▶ _Required action_
Beneath this line are the data; copy exactly the part of them that opens with the line containing "order: Artiodactyla" and closes with the line containing "A: Mule deer (Odocoileus hemionus).", and only that part.

═══ Given information

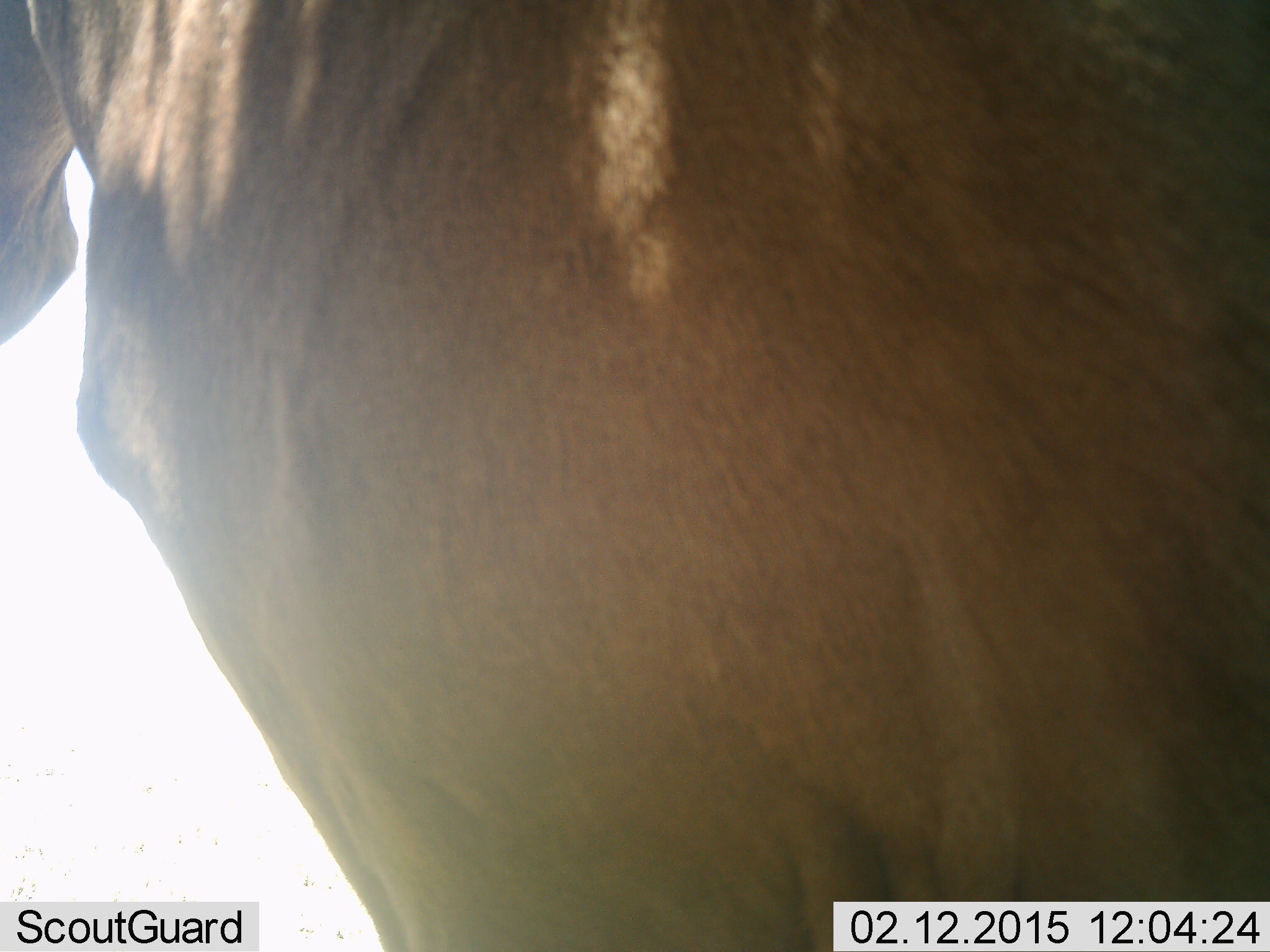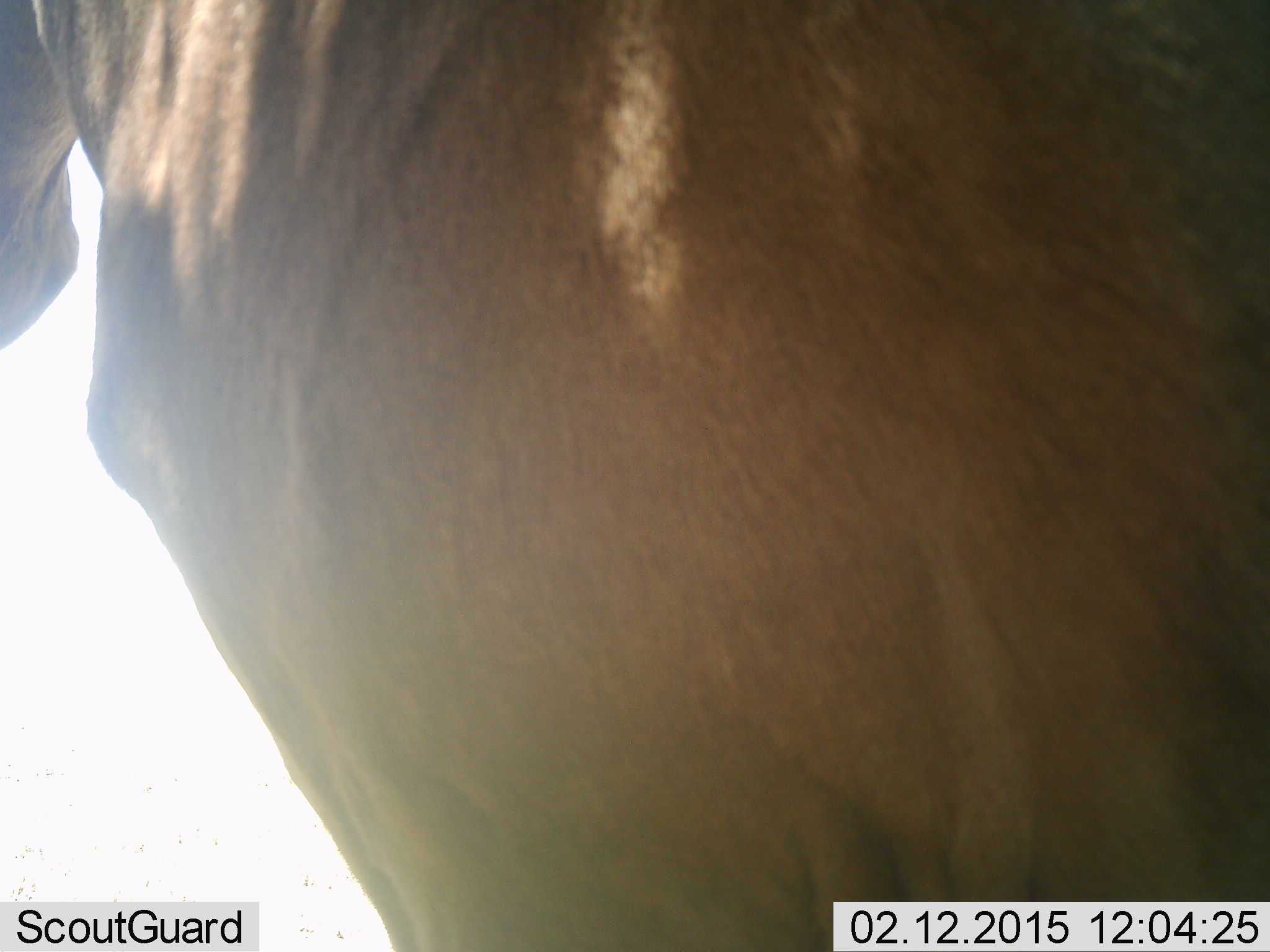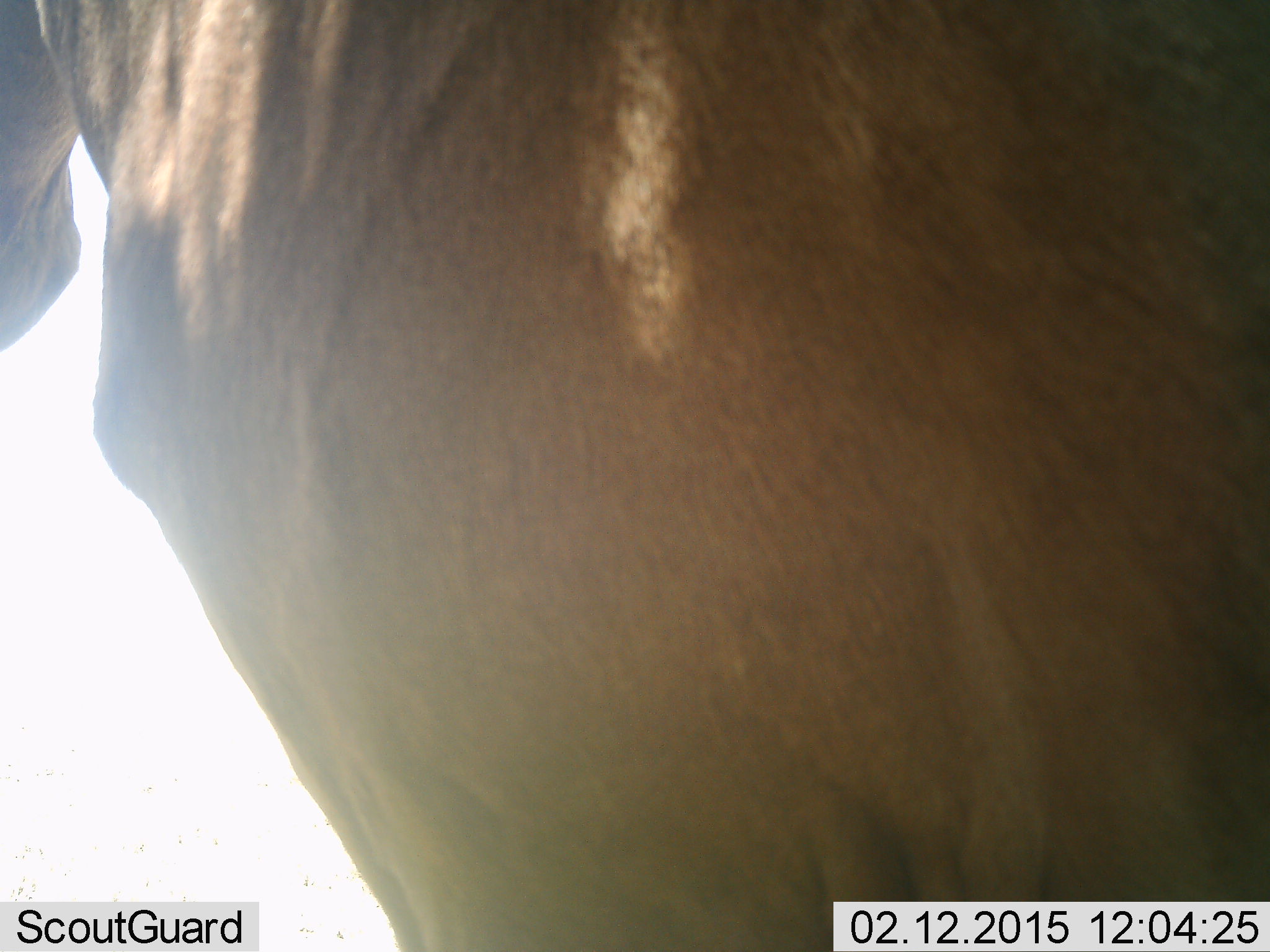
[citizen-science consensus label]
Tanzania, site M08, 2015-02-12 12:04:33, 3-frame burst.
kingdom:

══════
═══ Given information

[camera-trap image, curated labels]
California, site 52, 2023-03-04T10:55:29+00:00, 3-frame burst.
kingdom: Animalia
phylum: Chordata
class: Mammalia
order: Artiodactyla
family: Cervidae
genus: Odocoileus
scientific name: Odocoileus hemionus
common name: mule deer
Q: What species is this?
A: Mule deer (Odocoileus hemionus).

══════

▶ _Written answer_
order: Artiodactyla
family: Cervidae
genus: Odocoileus
scientific name: Odocoileus hemionus
common name: mule deer
Q: What species is this?
A: Mule deer (Odocoileus hemionus).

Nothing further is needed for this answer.